Actually, I'm wondering about whether or not what the coach did by using that wristband was ethical or not. I mean, 'finders keepers, losers weepers.' I'm going to take the side of the "offending" coach. I mean, if General Petraus had found Osama Bin Laden's "playbook," I hope he would consult it!

Wednesday, November 03, 2010


Every day when I drop my daughter off for school, I say to her, "Tate, be kind, compassionate, and polite." These three ideas are what we expect from our daughter. And then....
Today, some nameless folks from the state came to visit our school. I knew they would be visiting my classroom, and have no problem letting people come watch what I do. The visitor was supposed to come in during the last period of the day, but came a period early. Not a problem.
She walked right in. She didn't wait at the door; she didn't introduce herself. She sat herself down right at my desk.
I was annoyed. I believe it is polite that when an unknown visitor, whether from central office or from THE STATE comes for a visit, arrives at a classroom, it is polite to wait for an invitation and to ask where the best place for them to sit might be.
When the lady left, my students immediately broke concentration to ask "Who was that? Why was she here?" and add commentary like, "I don't like her. She just walked in." It made me smile. They know what politeness looks like!

Sinking Ships

Please allow me a moment:
"One teacher can't change this," she said, adding, "Maybe you should just give in a little." This senior girl sat across from me, her SAT prep book opened on the cafeteria table scribbled with something about someone. Maybe I shouldn't have let her hear my annoyance with the group of students crushing pretzels and making fake cocaine lines on the table behind us. It isnt' the first time I've worn my emotions on my sleeve--it's a weakness of mine.
"If it bothers you so much, why do you keep teaching here," she asked. And its a complicated question to answer. Do these underperforming students in a largely forgotten district deserve caring and dedicated teachers? Yes. Can I be that for them? I am beginning to wonder.
I can't imagine that her attitude towards the school, her own annoyance with student behavior is clear, is limited to just a few. But is the writing on the wall? Can one teacher, two teachers, three...make a difference? With all that has been written lately about effective teachers and their ability to create change in a student's life, is it just smoke and mirrors?
Can a dysfunctional public urban school change? Will a state takeover make the difference? Fat chance. Will a lovey dovey cajole them along approach get them to behave more appropriately? So far, not really. Do high standards matter? Not if the students don't want them.

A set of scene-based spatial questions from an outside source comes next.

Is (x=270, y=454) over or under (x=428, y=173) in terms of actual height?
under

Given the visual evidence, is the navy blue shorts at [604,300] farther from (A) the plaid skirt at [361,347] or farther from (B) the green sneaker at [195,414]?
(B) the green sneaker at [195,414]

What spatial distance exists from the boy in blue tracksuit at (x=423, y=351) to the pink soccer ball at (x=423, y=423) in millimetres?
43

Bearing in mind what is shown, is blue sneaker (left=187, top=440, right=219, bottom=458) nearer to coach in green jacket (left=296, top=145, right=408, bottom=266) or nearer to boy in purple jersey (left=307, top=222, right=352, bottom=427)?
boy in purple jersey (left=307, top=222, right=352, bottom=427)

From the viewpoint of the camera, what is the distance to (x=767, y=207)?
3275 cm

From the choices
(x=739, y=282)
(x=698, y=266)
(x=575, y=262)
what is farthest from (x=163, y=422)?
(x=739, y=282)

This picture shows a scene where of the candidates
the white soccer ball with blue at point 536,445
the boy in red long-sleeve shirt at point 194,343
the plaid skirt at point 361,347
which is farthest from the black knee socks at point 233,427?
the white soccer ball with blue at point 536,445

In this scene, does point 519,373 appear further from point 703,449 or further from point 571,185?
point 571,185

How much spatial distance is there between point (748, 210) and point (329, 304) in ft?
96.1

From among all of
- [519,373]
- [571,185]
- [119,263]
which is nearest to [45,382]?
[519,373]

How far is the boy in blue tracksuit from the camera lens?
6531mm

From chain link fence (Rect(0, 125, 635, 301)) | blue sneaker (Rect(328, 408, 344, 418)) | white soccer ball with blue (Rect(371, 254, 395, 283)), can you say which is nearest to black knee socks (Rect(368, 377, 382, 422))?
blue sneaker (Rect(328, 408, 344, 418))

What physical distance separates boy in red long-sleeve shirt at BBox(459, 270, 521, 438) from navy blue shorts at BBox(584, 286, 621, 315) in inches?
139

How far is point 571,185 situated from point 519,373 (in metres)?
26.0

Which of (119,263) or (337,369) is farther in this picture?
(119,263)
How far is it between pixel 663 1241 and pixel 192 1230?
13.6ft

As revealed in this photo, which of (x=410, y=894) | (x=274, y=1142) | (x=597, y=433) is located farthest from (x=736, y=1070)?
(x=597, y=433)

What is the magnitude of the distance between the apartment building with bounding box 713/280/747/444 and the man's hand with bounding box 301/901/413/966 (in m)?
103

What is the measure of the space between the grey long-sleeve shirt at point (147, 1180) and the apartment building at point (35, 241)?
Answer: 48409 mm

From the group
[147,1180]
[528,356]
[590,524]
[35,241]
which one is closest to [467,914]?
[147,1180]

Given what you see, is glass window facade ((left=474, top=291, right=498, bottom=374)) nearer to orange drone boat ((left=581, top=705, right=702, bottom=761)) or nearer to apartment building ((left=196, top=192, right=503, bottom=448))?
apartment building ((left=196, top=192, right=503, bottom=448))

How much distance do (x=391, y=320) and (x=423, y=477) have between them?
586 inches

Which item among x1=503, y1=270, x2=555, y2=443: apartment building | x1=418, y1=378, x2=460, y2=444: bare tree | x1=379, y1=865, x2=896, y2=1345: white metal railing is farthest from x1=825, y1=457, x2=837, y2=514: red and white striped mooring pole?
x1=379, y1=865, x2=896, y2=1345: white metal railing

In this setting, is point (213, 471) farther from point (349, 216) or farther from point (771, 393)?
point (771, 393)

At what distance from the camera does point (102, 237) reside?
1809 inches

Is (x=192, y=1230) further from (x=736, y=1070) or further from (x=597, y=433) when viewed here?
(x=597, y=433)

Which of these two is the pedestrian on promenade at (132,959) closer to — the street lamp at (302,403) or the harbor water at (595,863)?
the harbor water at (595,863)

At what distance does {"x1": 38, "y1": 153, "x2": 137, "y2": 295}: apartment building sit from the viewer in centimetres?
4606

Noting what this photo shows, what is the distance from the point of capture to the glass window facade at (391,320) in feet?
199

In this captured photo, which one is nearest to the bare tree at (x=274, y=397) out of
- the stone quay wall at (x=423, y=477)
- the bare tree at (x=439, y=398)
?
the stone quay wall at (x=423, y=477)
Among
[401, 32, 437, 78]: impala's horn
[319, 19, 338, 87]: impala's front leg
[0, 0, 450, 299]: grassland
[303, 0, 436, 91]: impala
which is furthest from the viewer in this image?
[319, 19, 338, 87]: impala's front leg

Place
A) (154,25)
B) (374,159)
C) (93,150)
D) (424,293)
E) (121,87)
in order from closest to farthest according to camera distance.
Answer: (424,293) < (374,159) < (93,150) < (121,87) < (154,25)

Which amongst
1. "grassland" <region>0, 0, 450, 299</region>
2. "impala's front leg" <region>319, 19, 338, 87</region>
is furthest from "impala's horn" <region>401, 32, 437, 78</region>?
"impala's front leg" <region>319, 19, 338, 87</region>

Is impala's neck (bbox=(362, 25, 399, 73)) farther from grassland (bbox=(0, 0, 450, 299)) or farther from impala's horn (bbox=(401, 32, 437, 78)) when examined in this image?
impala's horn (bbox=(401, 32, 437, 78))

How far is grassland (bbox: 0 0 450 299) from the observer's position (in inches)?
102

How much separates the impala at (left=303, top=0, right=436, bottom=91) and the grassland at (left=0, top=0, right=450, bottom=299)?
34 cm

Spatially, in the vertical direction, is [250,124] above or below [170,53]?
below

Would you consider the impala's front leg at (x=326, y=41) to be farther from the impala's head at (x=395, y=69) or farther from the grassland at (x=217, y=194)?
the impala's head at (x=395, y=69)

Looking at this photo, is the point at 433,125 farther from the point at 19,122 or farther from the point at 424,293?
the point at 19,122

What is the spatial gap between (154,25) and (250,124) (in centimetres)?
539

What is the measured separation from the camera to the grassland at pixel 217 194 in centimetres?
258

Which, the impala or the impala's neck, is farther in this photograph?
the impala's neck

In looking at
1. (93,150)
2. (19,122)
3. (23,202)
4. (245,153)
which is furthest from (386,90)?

"Well, I guess you have three choices. You can leave; you can stay and be frustrated; or you can stay and give in." I wonder if those are the only options.

Tuesday, November 02, 2010

A House Divided?

With today's election bringing the possibility of a divide between the legislative and executive branch, I am wondering what might come of it all.
We the people might recieve a bit of protection from a one-party domination, much like the way mid-term elections went for President Clinton. In terms of education, the potential winners, should President Obama and the Republicans choose to get along on at least one thing, are charter schools. Repbulicans were the initial supporters of demphasizing union power and offering choice to students. Eventually Democrats have come around on the need for change in our public education system.
If charter schools had stocks, I would be risking some money in them if the Republicans make major gains.